---- THE DATA
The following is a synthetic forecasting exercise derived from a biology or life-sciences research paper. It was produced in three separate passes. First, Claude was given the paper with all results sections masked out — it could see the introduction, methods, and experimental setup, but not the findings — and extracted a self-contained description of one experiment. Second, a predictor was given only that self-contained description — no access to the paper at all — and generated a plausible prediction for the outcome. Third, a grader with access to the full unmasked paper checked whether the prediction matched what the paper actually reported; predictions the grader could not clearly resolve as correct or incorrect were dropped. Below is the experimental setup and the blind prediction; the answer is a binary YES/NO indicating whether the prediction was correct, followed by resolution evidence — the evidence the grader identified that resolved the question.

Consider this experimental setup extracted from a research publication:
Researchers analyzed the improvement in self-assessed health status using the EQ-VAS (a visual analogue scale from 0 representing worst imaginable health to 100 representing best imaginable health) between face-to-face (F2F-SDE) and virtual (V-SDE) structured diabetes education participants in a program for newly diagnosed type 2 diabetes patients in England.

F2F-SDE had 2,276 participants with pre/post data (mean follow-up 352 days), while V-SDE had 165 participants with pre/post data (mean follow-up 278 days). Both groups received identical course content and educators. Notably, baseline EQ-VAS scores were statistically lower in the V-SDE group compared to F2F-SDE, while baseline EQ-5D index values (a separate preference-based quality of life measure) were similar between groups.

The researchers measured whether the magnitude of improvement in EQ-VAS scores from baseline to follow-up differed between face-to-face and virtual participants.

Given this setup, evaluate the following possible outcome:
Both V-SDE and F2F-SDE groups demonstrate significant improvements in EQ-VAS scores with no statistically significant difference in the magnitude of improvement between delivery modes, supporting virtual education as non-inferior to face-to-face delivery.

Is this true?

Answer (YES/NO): NO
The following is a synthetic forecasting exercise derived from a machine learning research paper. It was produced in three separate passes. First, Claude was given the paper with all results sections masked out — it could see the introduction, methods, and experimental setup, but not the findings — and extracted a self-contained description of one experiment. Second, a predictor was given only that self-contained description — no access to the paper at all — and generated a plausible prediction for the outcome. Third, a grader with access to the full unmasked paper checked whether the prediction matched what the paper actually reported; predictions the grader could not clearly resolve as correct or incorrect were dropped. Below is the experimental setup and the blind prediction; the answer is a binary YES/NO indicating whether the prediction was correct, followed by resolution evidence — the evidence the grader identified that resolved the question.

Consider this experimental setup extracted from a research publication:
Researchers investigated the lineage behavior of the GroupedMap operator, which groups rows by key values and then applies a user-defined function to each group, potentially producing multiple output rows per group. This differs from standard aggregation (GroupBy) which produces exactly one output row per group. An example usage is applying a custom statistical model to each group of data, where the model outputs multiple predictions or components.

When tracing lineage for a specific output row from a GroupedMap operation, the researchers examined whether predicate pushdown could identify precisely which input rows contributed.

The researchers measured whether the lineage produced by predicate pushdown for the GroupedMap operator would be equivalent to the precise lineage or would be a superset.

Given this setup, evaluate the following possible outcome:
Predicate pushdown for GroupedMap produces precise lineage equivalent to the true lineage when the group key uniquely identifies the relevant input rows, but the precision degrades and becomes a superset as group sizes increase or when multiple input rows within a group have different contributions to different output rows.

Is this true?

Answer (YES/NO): NO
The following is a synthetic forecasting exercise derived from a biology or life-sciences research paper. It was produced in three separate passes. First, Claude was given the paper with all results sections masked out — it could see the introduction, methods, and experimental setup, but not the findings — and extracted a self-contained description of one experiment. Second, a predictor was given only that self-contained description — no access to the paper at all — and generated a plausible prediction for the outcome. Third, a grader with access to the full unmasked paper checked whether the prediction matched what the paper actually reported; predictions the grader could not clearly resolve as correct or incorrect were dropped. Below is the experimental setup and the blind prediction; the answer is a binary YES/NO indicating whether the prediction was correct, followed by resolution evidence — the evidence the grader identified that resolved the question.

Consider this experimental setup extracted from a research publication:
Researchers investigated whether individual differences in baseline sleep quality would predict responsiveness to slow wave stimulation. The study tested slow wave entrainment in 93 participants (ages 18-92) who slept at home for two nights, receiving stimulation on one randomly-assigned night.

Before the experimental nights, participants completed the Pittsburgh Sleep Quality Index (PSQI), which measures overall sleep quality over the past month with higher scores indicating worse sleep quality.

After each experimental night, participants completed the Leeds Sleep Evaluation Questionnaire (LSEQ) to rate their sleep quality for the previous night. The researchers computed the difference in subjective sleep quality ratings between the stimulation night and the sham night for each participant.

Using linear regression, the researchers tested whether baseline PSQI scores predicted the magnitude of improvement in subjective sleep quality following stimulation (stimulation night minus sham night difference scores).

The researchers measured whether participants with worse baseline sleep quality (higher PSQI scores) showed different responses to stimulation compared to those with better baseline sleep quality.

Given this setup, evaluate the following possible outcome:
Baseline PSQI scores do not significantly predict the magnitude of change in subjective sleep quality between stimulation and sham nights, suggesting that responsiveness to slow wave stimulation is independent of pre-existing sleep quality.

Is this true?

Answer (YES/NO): YES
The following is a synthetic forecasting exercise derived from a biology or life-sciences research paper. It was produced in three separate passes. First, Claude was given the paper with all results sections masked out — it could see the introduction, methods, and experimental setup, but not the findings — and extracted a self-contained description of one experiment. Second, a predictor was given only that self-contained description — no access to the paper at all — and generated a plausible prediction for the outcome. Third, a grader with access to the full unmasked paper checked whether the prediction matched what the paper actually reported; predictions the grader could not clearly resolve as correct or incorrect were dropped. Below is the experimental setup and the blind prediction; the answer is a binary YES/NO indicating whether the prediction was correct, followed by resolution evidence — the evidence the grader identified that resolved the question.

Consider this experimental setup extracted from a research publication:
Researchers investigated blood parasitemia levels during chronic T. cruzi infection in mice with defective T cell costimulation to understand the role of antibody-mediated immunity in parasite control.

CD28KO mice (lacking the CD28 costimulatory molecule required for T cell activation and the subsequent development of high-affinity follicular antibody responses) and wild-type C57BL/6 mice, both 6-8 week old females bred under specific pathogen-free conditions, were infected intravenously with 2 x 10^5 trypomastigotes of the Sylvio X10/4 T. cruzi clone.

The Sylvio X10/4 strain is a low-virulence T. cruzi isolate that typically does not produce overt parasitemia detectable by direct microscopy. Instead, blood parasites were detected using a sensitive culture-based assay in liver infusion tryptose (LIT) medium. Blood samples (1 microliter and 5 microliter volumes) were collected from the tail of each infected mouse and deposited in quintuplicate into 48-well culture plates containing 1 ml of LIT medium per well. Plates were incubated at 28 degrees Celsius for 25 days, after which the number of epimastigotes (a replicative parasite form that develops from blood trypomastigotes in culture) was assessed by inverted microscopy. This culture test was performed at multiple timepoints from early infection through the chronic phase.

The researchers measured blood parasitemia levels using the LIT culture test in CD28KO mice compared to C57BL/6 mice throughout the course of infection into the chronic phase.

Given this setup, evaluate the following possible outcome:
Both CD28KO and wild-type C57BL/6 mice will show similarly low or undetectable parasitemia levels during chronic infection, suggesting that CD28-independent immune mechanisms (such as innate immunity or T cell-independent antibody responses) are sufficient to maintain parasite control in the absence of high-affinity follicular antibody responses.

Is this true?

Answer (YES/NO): NO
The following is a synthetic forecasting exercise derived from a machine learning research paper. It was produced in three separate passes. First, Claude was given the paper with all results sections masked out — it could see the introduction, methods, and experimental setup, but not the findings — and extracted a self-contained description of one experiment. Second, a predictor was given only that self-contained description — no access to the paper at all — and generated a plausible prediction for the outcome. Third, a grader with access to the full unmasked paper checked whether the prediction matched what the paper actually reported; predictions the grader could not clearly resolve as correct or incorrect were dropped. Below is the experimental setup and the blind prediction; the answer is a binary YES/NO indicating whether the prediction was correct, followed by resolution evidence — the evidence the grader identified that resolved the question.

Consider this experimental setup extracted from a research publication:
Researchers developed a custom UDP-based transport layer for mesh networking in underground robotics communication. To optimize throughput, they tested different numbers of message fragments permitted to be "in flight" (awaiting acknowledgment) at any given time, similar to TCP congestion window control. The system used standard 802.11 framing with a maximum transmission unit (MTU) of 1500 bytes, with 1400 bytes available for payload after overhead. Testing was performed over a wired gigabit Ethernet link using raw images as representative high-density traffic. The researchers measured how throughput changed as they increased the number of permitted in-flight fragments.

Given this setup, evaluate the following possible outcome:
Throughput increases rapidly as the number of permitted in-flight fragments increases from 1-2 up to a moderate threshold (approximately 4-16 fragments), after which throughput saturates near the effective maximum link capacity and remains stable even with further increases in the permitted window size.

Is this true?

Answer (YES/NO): NO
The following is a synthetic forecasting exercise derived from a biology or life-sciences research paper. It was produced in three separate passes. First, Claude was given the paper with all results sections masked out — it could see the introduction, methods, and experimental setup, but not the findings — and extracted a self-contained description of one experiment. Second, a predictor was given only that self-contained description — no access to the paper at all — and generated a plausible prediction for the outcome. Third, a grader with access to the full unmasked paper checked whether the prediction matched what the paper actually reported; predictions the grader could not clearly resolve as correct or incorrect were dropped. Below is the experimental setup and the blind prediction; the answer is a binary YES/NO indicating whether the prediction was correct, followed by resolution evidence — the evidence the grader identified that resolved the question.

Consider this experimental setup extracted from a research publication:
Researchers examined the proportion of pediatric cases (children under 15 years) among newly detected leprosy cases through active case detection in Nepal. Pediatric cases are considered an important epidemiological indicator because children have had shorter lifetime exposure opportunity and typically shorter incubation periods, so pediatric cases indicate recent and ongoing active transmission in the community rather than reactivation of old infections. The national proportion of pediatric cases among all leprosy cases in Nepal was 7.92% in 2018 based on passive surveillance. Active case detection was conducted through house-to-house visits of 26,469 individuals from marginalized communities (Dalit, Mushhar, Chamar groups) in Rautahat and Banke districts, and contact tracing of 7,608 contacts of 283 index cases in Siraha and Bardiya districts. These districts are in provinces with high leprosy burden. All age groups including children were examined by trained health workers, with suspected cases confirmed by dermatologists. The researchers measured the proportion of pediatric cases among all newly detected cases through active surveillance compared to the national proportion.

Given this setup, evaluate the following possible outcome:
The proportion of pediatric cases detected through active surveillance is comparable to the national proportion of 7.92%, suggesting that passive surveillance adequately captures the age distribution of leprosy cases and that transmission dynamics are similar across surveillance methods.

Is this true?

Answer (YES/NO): NO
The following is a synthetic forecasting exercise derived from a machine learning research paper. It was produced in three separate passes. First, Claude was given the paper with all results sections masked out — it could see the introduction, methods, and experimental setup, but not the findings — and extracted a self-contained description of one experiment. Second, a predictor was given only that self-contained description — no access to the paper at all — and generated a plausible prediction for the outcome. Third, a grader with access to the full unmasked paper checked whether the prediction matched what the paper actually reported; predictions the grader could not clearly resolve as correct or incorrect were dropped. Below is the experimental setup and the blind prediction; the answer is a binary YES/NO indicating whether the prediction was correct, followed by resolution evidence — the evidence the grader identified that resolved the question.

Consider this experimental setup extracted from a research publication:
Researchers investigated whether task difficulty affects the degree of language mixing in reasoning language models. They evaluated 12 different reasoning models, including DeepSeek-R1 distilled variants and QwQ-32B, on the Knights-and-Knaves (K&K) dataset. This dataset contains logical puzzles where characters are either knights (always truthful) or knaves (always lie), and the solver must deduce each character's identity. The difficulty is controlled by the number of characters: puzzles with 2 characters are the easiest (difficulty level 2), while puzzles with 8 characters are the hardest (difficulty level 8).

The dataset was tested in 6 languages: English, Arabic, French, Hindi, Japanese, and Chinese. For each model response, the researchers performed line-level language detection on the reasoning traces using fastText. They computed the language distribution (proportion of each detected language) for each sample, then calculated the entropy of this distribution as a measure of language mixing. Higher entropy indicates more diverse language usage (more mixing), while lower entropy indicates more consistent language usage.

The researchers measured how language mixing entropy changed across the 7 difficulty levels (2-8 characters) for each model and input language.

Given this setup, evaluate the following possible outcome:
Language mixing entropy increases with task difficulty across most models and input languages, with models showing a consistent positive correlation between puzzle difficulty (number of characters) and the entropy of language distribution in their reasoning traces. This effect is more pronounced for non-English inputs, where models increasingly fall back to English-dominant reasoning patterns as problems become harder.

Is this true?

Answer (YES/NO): YES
--------
▸ **WORK REQUEST**: Only the number is needed: please work out how many lines in the data contain the string "statistically".

▸ **SOLUTION TO THE EXERCISE**: 2